The article introduces two high-level strategic options. The first is what Chhaparwal calls “Cursor for X”: rebuilding an entire workflow around an AI agent, eliminating legacy UX assumptions. The second is “Copilot for X”: layering AI assistance on top of an existing tool without changing the underlying structure.

He also identifies three interaction design choices that product teams face regardless of which direction they take: who initiates AI actions (user or system), what data and systems the AI can access, and how errors compound through multi-step workflows. These choices shape the risk surface and the user experience more than any model capability.
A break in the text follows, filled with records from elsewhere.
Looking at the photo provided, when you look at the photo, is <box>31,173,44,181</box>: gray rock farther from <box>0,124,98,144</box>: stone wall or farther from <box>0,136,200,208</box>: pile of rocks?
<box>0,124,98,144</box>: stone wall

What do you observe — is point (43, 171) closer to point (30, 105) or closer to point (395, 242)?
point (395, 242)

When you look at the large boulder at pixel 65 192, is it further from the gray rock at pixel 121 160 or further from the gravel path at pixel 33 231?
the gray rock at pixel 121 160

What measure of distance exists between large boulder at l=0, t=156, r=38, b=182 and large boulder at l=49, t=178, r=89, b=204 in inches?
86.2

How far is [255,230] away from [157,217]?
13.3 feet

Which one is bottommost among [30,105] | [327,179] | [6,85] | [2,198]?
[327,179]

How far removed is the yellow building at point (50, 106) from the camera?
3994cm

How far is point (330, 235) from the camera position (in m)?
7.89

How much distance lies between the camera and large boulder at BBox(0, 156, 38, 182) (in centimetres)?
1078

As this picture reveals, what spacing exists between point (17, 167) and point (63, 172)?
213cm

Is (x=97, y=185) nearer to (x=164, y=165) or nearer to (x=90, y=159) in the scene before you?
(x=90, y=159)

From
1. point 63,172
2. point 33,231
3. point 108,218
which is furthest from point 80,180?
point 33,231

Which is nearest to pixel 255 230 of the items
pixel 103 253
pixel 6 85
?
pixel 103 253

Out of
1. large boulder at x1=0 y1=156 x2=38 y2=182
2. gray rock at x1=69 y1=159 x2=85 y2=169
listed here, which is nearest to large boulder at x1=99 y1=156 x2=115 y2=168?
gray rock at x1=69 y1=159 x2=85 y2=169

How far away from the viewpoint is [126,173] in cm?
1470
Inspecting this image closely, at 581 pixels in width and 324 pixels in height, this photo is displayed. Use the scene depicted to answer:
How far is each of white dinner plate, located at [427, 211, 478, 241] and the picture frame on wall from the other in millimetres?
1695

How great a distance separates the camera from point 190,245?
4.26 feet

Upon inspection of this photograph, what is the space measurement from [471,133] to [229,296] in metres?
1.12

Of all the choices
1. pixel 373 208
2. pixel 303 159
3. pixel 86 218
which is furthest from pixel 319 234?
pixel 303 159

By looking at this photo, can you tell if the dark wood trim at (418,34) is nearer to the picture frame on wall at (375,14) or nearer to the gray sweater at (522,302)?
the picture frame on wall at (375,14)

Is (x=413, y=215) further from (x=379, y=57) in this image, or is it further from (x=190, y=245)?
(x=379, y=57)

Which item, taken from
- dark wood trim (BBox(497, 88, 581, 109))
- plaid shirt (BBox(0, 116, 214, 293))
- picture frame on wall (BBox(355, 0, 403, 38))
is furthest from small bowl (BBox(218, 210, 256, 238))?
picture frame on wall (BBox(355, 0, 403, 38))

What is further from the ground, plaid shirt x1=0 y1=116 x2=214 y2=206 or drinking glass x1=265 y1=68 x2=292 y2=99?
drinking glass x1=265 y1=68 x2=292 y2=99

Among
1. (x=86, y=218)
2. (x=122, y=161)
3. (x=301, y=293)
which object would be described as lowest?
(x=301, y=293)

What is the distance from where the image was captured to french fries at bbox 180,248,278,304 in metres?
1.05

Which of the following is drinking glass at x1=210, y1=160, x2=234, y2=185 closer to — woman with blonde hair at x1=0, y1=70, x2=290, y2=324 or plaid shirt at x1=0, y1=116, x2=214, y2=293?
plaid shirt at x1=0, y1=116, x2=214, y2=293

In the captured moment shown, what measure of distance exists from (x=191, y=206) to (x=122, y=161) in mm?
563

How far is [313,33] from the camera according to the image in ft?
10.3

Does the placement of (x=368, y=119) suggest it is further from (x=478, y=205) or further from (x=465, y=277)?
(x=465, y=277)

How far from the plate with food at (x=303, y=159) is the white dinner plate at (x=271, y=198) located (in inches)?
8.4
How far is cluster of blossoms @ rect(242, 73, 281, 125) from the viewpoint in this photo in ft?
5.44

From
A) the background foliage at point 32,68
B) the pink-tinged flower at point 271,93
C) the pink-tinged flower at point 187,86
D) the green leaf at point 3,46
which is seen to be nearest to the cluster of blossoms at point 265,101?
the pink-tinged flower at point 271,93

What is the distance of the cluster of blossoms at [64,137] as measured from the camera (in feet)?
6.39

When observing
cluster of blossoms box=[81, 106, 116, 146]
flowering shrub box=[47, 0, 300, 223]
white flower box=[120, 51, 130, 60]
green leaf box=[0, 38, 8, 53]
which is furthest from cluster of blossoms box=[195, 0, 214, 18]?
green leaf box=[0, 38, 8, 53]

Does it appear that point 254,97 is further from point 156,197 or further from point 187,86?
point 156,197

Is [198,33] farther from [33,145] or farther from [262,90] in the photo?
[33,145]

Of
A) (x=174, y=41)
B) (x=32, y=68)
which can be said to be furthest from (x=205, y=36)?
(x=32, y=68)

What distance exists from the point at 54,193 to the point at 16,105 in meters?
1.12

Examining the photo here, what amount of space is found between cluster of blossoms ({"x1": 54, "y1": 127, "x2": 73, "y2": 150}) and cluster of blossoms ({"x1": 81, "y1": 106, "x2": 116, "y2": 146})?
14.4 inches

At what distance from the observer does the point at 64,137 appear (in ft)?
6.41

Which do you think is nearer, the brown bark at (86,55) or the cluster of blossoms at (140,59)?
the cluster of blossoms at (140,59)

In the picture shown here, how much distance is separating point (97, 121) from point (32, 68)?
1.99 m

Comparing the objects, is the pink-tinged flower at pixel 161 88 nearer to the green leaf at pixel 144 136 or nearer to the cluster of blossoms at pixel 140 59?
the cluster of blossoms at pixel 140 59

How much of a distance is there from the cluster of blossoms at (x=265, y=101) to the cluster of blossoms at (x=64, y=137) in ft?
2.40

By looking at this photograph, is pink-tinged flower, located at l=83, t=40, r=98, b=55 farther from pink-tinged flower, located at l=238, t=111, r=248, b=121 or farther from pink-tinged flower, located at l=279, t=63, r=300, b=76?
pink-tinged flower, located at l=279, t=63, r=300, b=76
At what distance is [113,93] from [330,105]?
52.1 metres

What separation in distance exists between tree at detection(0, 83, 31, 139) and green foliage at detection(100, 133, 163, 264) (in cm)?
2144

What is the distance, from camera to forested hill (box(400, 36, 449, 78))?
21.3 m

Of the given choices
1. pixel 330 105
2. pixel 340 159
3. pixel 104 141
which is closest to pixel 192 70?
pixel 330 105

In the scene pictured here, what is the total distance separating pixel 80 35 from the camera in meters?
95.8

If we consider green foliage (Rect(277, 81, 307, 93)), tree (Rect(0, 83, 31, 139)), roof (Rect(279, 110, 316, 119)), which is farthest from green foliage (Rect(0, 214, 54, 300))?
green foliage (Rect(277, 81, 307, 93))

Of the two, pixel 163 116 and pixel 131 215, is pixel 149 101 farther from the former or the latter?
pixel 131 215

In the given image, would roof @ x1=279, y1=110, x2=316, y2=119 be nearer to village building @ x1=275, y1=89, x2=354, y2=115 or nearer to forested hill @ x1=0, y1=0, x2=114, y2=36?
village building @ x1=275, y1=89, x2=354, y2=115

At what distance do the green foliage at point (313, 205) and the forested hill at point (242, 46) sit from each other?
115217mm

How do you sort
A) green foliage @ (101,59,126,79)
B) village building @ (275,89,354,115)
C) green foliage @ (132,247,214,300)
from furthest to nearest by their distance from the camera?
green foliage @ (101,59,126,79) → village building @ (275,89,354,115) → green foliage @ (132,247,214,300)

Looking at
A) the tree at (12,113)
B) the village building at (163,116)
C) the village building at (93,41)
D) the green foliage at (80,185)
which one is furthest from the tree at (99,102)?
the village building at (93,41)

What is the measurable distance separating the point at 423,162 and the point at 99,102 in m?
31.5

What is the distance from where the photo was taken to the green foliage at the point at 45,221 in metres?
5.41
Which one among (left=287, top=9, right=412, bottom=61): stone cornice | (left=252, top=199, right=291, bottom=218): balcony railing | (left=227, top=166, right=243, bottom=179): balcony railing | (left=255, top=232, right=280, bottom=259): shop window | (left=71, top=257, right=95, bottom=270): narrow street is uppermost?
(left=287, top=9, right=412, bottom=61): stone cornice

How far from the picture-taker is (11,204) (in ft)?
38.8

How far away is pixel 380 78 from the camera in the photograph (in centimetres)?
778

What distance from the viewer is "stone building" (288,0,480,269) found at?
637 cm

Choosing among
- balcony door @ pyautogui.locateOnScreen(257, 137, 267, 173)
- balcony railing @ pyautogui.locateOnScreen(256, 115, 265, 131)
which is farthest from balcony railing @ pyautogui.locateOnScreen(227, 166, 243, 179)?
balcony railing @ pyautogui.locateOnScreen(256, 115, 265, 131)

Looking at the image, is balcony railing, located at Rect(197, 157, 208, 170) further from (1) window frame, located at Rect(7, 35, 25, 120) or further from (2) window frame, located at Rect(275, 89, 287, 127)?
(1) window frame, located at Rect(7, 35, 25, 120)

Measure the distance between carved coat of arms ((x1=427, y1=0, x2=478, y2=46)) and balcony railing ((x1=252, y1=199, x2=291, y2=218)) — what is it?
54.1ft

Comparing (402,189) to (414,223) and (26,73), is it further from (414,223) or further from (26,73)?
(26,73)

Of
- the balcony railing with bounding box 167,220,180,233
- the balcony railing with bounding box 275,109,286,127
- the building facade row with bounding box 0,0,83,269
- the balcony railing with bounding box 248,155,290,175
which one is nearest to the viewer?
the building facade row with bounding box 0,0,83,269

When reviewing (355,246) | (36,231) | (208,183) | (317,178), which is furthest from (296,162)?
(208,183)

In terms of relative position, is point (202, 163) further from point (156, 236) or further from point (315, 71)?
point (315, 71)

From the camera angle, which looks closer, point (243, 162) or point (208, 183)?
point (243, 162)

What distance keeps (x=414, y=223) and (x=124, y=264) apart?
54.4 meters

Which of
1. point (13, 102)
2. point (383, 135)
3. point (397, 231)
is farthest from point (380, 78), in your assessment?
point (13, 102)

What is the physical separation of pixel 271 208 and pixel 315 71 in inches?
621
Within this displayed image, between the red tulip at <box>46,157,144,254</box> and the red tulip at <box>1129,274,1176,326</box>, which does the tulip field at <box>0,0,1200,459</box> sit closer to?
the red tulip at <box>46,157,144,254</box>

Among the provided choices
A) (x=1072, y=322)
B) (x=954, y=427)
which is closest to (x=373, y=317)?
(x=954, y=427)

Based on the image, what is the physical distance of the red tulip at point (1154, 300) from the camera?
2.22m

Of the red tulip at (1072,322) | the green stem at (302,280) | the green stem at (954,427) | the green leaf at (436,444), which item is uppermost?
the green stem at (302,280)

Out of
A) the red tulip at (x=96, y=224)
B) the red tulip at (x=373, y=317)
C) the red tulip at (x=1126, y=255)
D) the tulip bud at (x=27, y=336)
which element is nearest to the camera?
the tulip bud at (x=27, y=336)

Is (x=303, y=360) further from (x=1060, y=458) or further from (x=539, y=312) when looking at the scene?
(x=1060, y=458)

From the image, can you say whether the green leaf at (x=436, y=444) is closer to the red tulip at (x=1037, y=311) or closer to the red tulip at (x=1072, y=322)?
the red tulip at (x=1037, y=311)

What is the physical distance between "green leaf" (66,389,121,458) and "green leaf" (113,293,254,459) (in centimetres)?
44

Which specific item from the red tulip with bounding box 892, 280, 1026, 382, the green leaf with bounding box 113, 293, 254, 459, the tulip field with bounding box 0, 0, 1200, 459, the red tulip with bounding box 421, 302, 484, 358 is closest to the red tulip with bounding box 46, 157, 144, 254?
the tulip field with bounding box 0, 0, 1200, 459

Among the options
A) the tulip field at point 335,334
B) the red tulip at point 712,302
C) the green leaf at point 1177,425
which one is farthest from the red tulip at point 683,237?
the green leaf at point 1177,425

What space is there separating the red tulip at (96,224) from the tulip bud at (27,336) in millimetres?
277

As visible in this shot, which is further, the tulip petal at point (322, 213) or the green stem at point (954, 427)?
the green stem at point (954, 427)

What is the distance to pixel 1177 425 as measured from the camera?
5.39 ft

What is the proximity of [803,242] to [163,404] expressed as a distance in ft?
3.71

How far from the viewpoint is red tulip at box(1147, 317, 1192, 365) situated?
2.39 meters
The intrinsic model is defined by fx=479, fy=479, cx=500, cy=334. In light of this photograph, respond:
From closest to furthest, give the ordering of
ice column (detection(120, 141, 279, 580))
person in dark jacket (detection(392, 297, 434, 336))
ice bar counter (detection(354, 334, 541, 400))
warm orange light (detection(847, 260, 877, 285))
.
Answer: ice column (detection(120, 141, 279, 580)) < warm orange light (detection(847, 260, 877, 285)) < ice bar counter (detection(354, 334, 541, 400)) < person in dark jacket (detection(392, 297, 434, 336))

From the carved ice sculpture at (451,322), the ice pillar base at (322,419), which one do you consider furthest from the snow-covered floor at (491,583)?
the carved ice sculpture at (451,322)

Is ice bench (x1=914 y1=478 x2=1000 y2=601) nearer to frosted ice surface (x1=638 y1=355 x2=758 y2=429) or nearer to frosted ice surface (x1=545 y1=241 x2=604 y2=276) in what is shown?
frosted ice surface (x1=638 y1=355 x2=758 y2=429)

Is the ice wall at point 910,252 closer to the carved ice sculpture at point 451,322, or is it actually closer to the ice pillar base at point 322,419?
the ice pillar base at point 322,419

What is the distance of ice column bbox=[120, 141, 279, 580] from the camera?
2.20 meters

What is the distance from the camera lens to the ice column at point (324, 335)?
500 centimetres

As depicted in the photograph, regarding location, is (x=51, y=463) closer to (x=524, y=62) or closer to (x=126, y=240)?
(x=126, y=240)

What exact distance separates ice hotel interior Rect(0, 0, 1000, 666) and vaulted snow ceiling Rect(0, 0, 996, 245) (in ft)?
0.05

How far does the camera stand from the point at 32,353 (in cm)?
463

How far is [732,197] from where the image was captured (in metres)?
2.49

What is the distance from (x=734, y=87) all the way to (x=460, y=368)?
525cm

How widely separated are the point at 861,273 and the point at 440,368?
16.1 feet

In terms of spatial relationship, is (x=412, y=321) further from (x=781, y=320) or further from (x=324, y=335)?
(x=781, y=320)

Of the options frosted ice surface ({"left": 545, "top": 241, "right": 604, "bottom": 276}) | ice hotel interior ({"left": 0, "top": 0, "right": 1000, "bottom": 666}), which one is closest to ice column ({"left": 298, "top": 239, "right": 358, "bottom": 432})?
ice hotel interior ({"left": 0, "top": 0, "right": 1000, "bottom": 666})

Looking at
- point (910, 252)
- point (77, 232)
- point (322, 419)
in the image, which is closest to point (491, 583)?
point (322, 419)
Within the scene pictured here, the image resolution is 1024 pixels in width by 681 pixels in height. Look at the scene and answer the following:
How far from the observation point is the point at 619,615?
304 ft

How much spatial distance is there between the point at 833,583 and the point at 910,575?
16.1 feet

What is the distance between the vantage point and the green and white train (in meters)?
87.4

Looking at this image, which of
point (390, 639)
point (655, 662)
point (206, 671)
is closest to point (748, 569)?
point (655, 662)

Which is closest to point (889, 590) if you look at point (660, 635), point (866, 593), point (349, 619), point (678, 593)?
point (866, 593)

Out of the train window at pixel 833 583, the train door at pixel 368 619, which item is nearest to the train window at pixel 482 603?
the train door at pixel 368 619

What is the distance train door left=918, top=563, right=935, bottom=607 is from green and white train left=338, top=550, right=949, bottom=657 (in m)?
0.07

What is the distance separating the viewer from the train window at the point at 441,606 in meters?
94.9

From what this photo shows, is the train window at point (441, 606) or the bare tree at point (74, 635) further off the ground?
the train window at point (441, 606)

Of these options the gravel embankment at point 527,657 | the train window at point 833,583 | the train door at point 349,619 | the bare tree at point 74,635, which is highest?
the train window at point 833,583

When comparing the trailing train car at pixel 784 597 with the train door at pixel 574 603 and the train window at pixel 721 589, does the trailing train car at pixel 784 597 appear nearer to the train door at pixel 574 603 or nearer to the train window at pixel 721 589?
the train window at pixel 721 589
For teams building toward fully autonomous behavior, the article lays out five archetypes in sequence: bare API, chatbot, assistant, copilot, and agent. Each step expands both capability and the potential for compounding errors, which is why the author argues that governance structures need to scale alongside capability.

Takeaway

Cursor’s approach — rebuilding the developer environment from scratch around AI rather than extending an existing IDE — is the clearest example of the thesis. The author concludes that the winning move is often to rebuild the whole workflow rather than retrofit it.

Who it is useful for

This article is most relevant for PMs at companies building AI-native products or deciding whether to integrate AI into an existing product or build something new from scratch. It is a strategic read rather than a tactical guide, approximately 2,500 words, with decision frameworks that resonate with teams who have already shipped something and are rethinking their approach.